A Ouarzazate notre  saison touristique est ratée pour 2020. Notre période de haute saison est justement mars, avril et mai alors que nous sommes sous  confinement. Déjà en 2019 nous avons enregistré -1% en termes d'arrivées et -2% en termes de nuitées. Les résultats projetés pour 2020 seraient terribles avec une baisse de -54% en arrivées et nuitées par rapport à 2019. De plus, vu les chiffres de la propagation de la pandémie qu'on continue d'enregistrer, avec un nombre de cas contaminés à la province de Ouarzazate seule dépassant le nombre de contaminations cumulées dans 6 régions, nous  serons peut être la derrière province à être déconfiné.

Quelles sont vos préconisations pour un vrai redémarrage du tourisme ?

Le Tourisme interne peut jouer un rôle déterminant pour combler  une partie du manque à gagner causé par la perte d'un volume important de  touristes étrangers.

A très court terme, il faut veiller  à mettre  en place des outils et des mécanismes efficaces pour soutenir le consommateur national. L’une des propositions que nous pouvons suggérer consiste en l’octroi des "chèques vacances régionaux" a utiliser dans la même région auprès des entreprises touristiques de l'ensemble de la chaîne de valeur : hôtels, maisons d'hôtes, restaurants, agences de voyage, transport touristique, location de voiture, etc. Ce fonds serait alimenté dans un premier temps, principalement  par les contributions du Fonds Covid, des compagnies d’assurances, de l'ONMT et des régions. Aussi, il serait important de penser à une manière d'intéresser les marocains qui ont passé ou qui pensent passer leurs vacances à l’étranger. Les données de l'office de changes indiquent que leurs dépenses a été de l'ordre de 19,14 Milliards de dirhams en 2019. Par la suite, il va falloir commencer à co-construire la vision 2030, tout en mettant dans nos esprits que la durabilité du secteur du tourisme repose d’une manière très significative sur le Tourisme national. La stratégie à mettre en place devrait se focaliser sur : la conception d'un produit adapté aux exigences du touriste national, la mise en place de mécanisme de soutien financier pour le consommateur marocain le tout associé avec une politique de promotion intelligente.

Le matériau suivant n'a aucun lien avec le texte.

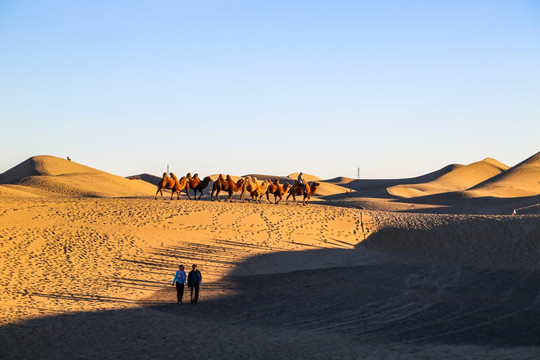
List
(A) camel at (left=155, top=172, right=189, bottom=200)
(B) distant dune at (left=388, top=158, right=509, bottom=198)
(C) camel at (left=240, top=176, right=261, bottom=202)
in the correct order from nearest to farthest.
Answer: (A) camel at (left=155, top=172, right=189, bottom=200) < (C) camel at (left=240, top=176, right=261, bottom=202) < (B) distant dune at (left=388, top=158, right=509, bottom=198)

Par ailleurs, la stratégie ne doit pas ignorer le segment des touristes étrangers vu les apports en devises générés.

Que pensez-vous de ce projet de loi N° 20.30 qui vient d’être adopté édictant des dispositions particulières relatives aux contrats de voyages, résidences touristiques et au transport aérien des voyageurs ?

Il s’agit d’une mesure a portée limitée puisqu'elle ne concerne pas toute la chaine de valeur.

Cela  va profiter surtout au transporteur aérien et agences de voyages ayant reçu des règlements d'avance sur les réservations annulées ou reportées. Nous avons besoin de mesures pour booster le tourisme interne d'une manière durable. Les entreprises touristiques réclament des mesures sur le plan financier, fiscal ainsi qu'un rallongement de franchise de cotisations sociales. Le plus important c'est de revoir la stratégie globale et de considérer le tourisme interne comme vecteur déterminant du développement touristique et non comme une simple  roue de secours.